Ever since the day RL Grime informed his fans that he would be releasing a debut full length album, we at Dance Music Northwest have been following the Los Angeles-bred artist’s every move. Henry Steinway has been extraordinarily busy with the events leading up to Void‘s release. RL began his Void fall tour, blessed us with another Halloween mix, and dropped a handful of badass singles such as Core, Reminder and Scylla. The good news is that these past couple months of agonizing anticipation are over, as RL Grime officially released Void on November 17th.

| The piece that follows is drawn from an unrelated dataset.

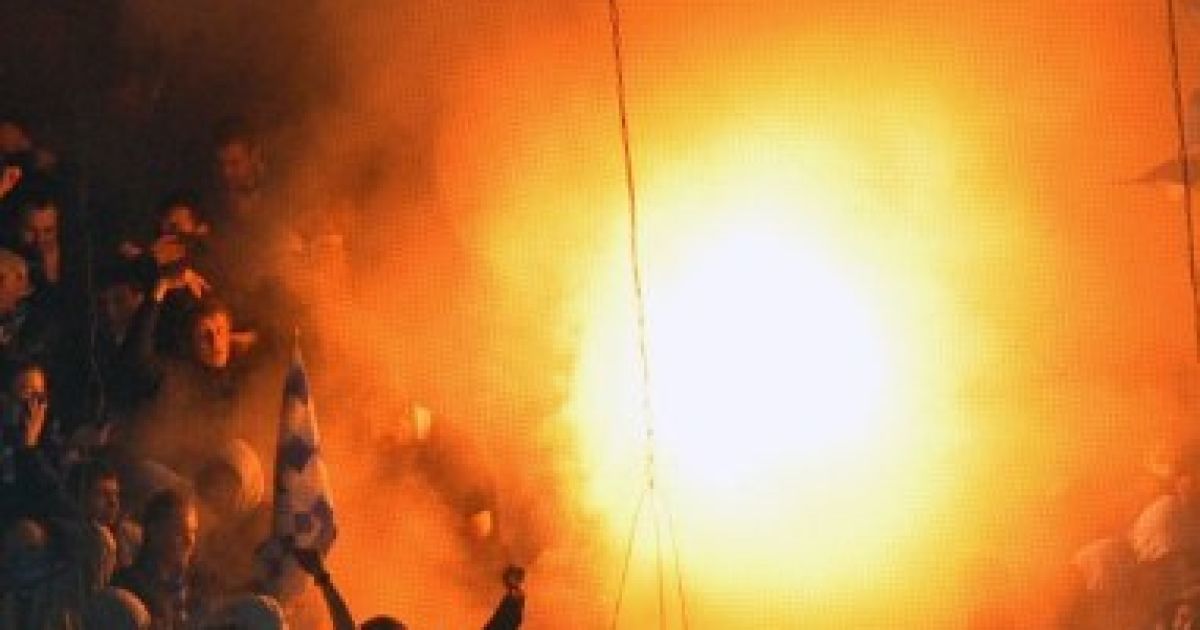 "Шахтар" і "Зеніт" зіграли у бойову нічию в Донецьку / © AFP
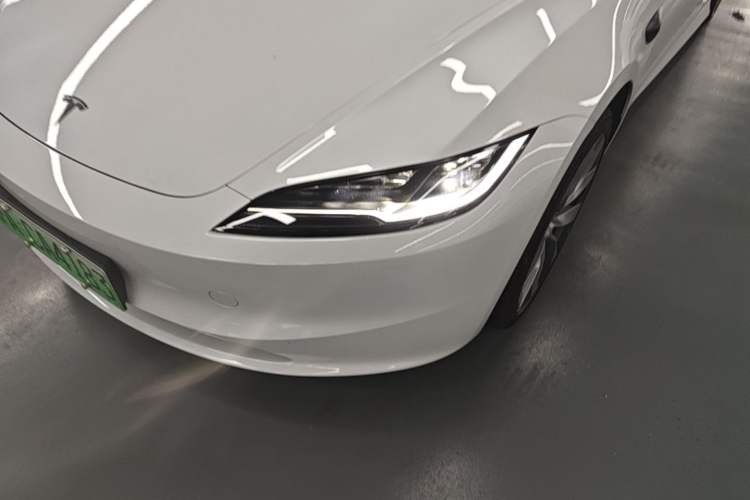 Used Tesla Model 3 2025 Model Revised Rear-Wheel-Drive Version Left Front Headlight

RL Grime started his project as an ode to Goosebumps author RL Stine in 2010. Also producing electro house under the moniker Clorkwork, Henry Steinway quickly developed into a trap music pioneer. His early remixes of Cam’ron’s Hey Ma, Drake’s Over and Chris Brown’s Look At Me Now showcased the producer’s tendency to infuse hip-hop tracks with knocking 808s and dreamy synthesizers. In 2012, RL Grime burst onto the scene with a boost in trap’s popularity and an absolute banger of a track in his remix with Salva for Kanye West’s Mercy. 2013 witnessed RL Grime’s remix of Benny Benassi’s rave classic Satisfaction, whcih become a festival staple. Henry closed out a strong 2013 with his EP High Beams, that is essentially a field guide to trap, and leaves you yearning to go bottoms up on a bottle of Hennessy.
One can deduce that RL Grime is a versatile producer solely based off of the fact that he has more than one project with a radically different sounds. Despite RL Grime’s stance on the top of trap mountain, he has always incorporated sounds that help break the frequent monotony of the genre. Because of U is a perfect example of Henry’s ability to step out of the box without compromising his identity. The song is one of the biggest building blocks for Void‘s sound and vibe.

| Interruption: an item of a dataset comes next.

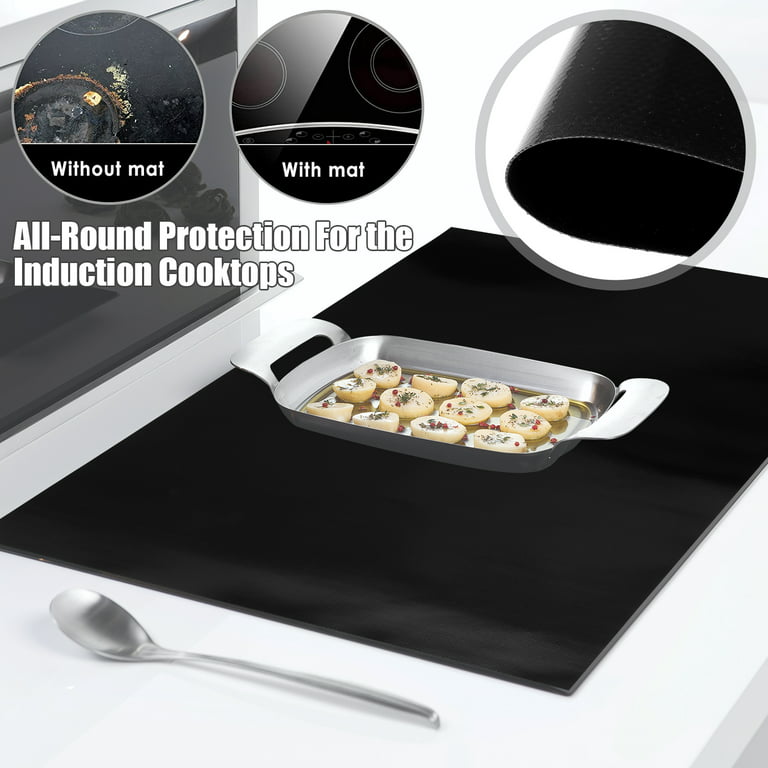 Evjurcn Induction Cooker Cover Stove Cover for Electric Stove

Void is a captivating listen and an absolute win for RL Grime. His production style up to this point led some to believe that the album would be a disjointed collection of banger after banger. This could not be any further from the truth. Void features surprising depth and a dark energy that truly validates RL Grime’s ability as a producer, songwriter and artist. The album does indeed feature the balls-to-the-wall bangers that you would expect from Henry but these tracks never stray too far out of Void‘s context and storyline. Regardless of your preferred musical tastes, Void is still diverse enough to feature something you are bound to enjoy.

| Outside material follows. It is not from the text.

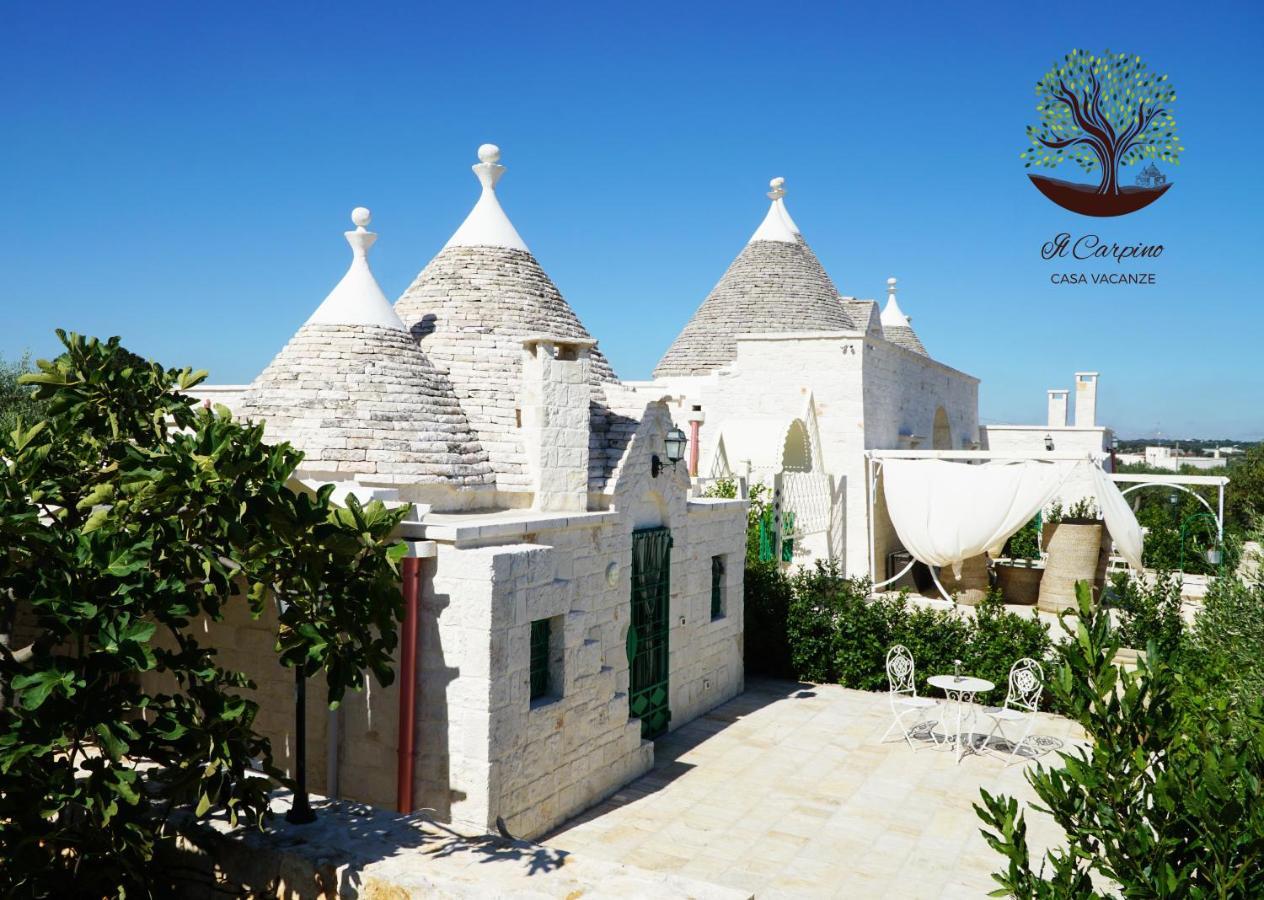 Il Carpino Villa Martina Franca Bagian luar foto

As great of an album it is, Void is not without its flaws. RL Grime’s pairing with Big Sean for Kingpin feels out of place. The song seems dumbed down and forced, from both a lyrical and production stand point. RL Grime frequently collaborates with rappers, so the decision to feature an emcee was not a surprising move. However, Big Sean was simply just not the right choice for this track. Hopefully an instrumental version will be released.